Symptoms and Complications of Macular Degeneration
Reviewed by: HU Medical Review Board | December 2018 | Last updated: February 2021
Macular degeneration is a common eye condition that damages the macula, which is near the middle of the retina and necessary for central vision. Progression can vary among individuals, with some people experiencing a slow loss of vision, and some experiencing more rapid loss of vision. Knowing the symptoms of macular degeneration can help enable you to visit the eye doctor as soon as you become aware of anything abnormal, and being aware of potential complications of the disease is crucial in helping you maintain your eye health and manage your condition.
Symptoms of macular degeneration
You might not have any symptoms of macular degeneration at first. In fact, in the early stages of the condition, it is often asymptomatic. An eye doctor can detect changes that are indicative of macular degeneration with an eye exam and various tests and photographs, but you won’t necessarily have any symptoms. This is one reason why regular eye exams are so important, especially as you age.
Once symptoms do start becoming apparent, you might start to notice minor changes in vision. This can include1:
- Blurry central vision (can be mild)
- Shadowy central vision or a visible “dark spot” (shadow gets larger as time goes on)
- Progressively worsening ability to see color and/or fine detail
- Straight lines appearing wavy
The progression of macular degeneration varies by each individual. An individual with myopic macular degeneration may have slow or sudden progression of visual symptoms. Those with an earlier onset of Stargardt disease tend to have more rapid vision loss. The vision loss in wet AMD may progress more rapidly than in dry AMD - even as quickly as over several days.1 If you start to notice any changes in your vision, call your eye doctor as soon as possible.
As macular degeneration progresses, other symptoms may appear, including1:
- Significant loss of central vision (it might look smudged or distorted)
- You have trouble seeing detail and contrast, colors may appear washed out
- Increasing difficulty adjusting to different levels of light, especially low light conditions
- You need lights that are brighter and brighter in order to see and do things
- Trouble with depth perception
Choroidal neovascularization (CNV)
Choroidal neovascularization (CNV), or the abnormal growth of blood vessels underneath the retina is typical of wet AMD and can be a complication for myopic macular degeneration. If you have wet AMD or myopic CNV, there is a possibility that these blood vessels might leak or bleed. This disrupts the normally flat retina, and can have severe effects on central vision very quickly.2 Intravitreal injections (injections into the eyeball) of medication, typically anti-VEGF treatments, are usually given to help manage wet AMD and CNV in myopic macular degeneration.
Charles Bonnet syndrome
Sometimes macular degeneration and other retinal diseases can cause visual hallucinations, called Charles Bonnet syndrome. This is more likely to occur in those with more advanced retinal disease. While rare, this does happen and is not caused by a psychiatric condition, metabolic abnormalities, or brain injury.3
Retinal detachment is another possible complication of macular degeneration, although it can happen for other reasons, as well. When the retina detaches from the eye, the retinal tissues separate from the blood vessels that previously provided nourishment to those cells, potentially damaging them and causing vision loss.4 Symptoms of retinal detachment can include seeing “floaters” or spots in your vision, flashes of light in one or both eyes, blurry vision, and reduced peripheral vision.4 If you have symptoms of retinal detachment, you need to see your eye doctor immediately.
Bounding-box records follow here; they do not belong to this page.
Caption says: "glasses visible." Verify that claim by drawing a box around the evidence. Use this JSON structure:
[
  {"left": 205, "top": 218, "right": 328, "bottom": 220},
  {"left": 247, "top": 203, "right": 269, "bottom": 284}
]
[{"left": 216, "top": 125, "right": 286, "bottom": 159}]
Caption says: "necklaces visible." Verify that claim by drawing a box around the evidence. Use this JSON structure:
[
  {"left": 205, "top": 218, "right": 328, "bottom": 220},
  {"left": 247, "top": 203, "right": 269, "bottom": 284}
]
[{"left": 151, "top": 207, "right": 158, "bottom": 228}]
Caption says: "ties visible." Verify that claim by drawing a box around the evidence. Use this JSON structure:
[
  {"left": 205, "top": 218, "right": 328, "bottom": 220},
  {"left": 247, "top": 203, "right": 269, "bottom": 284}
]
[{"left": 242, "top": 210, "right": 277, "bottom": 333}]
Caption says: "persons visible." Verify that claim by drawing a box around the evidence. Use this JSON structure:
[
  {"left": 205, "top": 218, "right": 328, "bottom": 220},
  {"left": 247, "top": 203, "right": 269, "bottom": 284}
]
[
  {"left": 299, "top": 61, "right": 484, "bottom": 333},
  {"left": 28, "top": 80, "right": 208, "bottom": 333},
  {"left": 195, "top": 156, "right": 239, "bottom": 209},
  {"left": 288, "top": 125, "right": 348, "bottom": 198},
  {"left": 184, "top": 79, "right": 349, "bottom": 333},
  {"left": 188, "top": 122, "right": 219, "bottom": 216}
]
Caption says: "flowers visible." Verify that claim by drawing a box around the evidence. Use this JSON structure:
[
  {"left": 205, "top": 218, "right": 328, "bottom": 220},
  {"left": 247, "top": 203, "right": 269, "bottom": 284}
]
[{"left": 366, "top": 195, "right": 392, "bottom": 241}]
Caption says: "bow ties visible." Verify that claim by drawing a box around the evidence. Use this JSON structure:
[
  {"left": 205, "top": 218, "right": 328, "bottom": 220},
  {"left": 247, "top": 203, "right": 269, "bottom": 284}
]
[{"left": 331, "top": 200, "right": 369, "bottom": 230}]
Losing your vision, independence, and ability to perform certain activities that you enjoy can cause sadness and feelings of isolation, and in some cases, even depression. Overall quality of life is affected by macular degeneration, and without adequate support systems, depression can result.5 It’s important to address mental and emotional health concurrently with your physical health for overall well-being.
Falls and fractures
Due to low vision, you are also at higher risk of falling, which may result in head injury, bone fractures, and trauma to other parts of the body. Especially in low light, it might be hard to see contrasting objects such as steps or landings, electrical cords, or an upturned carpet, putting you at risk for falling and getting hurt.
Adapting to vision loss
As your vision becomes more impaired, there are many things you can use to adapt to your changing needs. You might need special lenses in your glasses, hand-held or electronic magnifiers, or other adaptive devices.
Establishing a support team
This is where a good support team comes in: occupational therapists, mobility specialists, certified low vision specialists, and counselors. They can help address practical and physical needs and show you how to adapt your daily activities to your changing visual abilities. They may also help you work through any emotional impacts associated with progressive loss of vision.
Being an active part of your healthcare team
With any chronic condition, as well as progressive conditions, complications are to be expected; it’s how they are dealt with that matters. Knowing the potential complications of macular degeneration and what the treatment options are can help you be prepared for when or if they arise, and it’s always good to know about your health information and options from which to choose. This allows you to be an active part of your healthcare team. Talk with your doctor about various symptoms you should be on the lookout for throughout the course of your macular degeneration, and what signs might alert potential complications. They can let you know about any specific warning signs and what to do if you notice anything abnormal.